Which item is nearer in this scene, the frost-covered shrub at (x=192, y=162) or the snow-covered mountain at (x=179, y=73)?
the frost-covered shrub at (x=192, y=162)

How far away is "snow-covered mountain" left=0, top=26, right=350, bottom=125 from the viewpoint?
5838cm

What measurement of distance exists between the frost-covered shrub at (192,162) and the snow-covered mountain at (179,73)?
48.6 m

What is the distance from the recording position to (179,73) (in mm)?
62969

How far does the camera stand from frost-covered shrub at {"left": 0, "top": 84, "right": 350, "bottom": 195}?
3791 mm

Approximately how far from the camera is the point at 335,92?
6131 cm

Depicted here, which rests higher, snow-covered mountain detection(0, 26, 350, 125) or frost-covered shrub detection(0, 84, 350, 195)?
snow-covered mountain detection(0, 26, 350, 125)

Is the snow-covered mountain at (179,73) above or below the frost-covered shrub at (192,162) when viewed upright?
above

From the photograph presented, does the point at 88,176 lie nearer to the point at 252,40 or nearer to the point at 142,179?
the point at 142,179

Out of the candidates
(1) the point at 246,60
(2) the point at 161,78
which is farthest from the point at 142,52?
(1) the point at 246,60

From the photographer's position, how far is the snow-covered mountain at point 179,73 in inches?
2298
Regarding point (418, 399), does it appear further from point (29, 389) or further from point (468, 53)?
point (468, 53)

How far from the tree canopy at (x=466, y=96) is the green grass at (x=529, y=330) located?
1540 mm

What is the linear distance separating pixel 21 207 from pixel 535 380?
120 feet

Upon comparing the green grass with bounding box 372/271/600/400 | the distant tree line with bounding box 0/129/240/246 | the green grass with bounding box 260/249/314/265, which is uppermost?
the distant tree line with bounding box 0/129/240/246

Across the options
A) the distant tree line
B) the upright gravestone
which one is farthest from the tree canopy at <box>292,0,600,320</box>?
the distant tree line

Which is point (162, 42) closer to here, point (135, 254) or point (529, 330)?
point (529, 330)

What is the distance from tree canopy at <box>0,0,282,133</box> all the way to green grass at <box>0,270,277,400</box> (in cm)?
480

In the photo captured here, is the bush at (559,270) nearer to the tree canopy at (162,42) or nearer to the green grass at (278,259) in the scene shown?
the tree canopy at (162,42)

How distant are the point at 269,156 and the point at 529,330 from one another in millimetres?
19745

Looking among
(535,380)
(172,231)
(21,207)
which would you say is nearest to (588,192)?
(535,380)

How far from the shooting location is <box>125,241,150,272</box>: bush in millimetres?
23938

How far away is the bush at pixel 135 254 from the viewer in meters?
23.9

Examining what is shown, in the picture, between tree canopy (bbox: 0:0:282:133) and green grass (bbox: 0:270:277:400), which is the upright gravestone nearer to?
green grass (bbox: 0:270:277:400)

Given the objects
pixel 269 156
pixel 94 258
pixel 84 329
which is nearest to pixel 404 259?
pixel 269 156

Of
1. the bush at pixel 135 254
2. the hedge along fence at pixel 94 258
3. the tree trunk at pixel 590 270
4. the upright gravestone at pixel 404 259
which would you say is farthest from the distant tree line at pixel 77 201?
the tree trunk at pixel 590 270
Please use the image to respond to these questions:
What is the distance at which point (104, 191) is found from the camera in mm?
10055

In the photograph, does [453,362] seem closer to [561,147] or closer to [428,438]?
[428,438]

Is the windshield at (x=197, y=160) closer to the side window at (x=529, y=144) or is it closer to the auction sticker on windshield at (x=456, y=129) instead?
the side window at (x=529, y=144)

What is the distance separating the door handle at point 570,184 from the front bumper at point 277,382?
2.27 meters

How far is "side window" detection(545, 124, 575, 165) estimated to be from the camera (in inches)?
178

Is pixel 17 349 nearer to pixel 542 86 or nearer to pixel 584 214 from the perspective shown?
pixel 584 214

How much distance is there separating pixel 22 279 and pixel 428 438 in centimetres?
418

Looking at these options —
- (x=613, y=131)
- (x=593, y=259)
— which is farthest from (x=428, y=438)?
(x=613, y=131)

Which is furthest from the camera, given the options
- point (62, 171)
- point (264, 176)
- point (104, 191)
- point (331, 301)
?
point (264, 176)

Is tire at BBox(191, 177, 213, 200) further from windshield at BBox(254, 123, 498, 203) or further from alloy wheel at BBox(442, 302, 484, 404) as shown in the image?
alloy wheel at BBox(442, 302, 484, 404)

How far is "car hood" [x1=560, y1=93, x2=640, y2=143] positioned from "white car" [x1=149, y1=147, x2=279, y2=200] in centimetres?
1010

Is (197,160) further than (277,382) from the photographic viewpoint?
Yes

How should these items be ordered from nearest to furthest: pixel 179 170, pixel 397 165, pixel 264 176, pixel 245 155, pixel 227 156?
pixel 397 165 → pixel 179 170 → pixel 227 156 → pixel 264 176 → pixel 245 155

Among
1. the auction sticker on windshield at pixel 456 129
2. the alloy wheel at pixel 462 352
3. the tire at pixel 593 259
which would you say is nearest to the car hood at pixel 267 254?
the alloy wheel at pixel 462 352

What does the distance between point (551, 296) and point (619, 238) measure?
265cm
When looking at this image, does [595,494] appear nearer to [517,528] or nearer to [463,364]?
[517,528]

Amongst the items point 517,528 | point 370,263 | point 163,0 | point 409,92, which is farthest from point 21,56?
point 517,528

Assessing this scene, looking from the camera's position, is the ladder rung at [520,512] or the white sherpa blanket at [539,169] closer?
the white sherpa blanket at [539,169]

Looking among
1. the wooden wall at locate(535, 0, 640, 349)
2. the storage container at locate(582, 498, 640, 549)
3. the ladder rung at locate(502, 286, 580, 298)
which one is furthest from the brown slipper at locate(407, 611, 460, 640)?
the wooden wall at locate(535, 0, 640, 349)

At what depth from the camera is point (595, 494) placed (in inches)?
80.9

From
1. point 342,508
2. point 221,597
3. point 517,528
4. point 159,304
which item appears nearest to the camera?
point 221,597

###

» **Given request**
Repeat exactly the lines above from the line that contains "Assessing this scene, looking" through the end. Include both of these ends; leave out everything else.

» **Task solution**
Assessing this scene, looking from the camera's position, is the ladder rung at [520,512] or the white sherpa blanket at [539,169] closer?
the white sherpa blanket at [539,169]

Looking among
1. the wooden wall at locate(535, 0, 640, 349)
2. the storage container at locate(582, 498, 640, 549)
3. the ladder rung at locate(502, 286, 580, 298)
which one is furthest from the brown slipper at locate(407, 611, 460, 640)?
the wooden wall at locate(535, 0, 640, 349)

At what depth from the camera is point (595, 494) placed (in inches)?
80.9

From
1. point 342,508
2. point 221,597
3. point 517,528
4. point 159,304
which item appears nearest to the camera?
point 221,597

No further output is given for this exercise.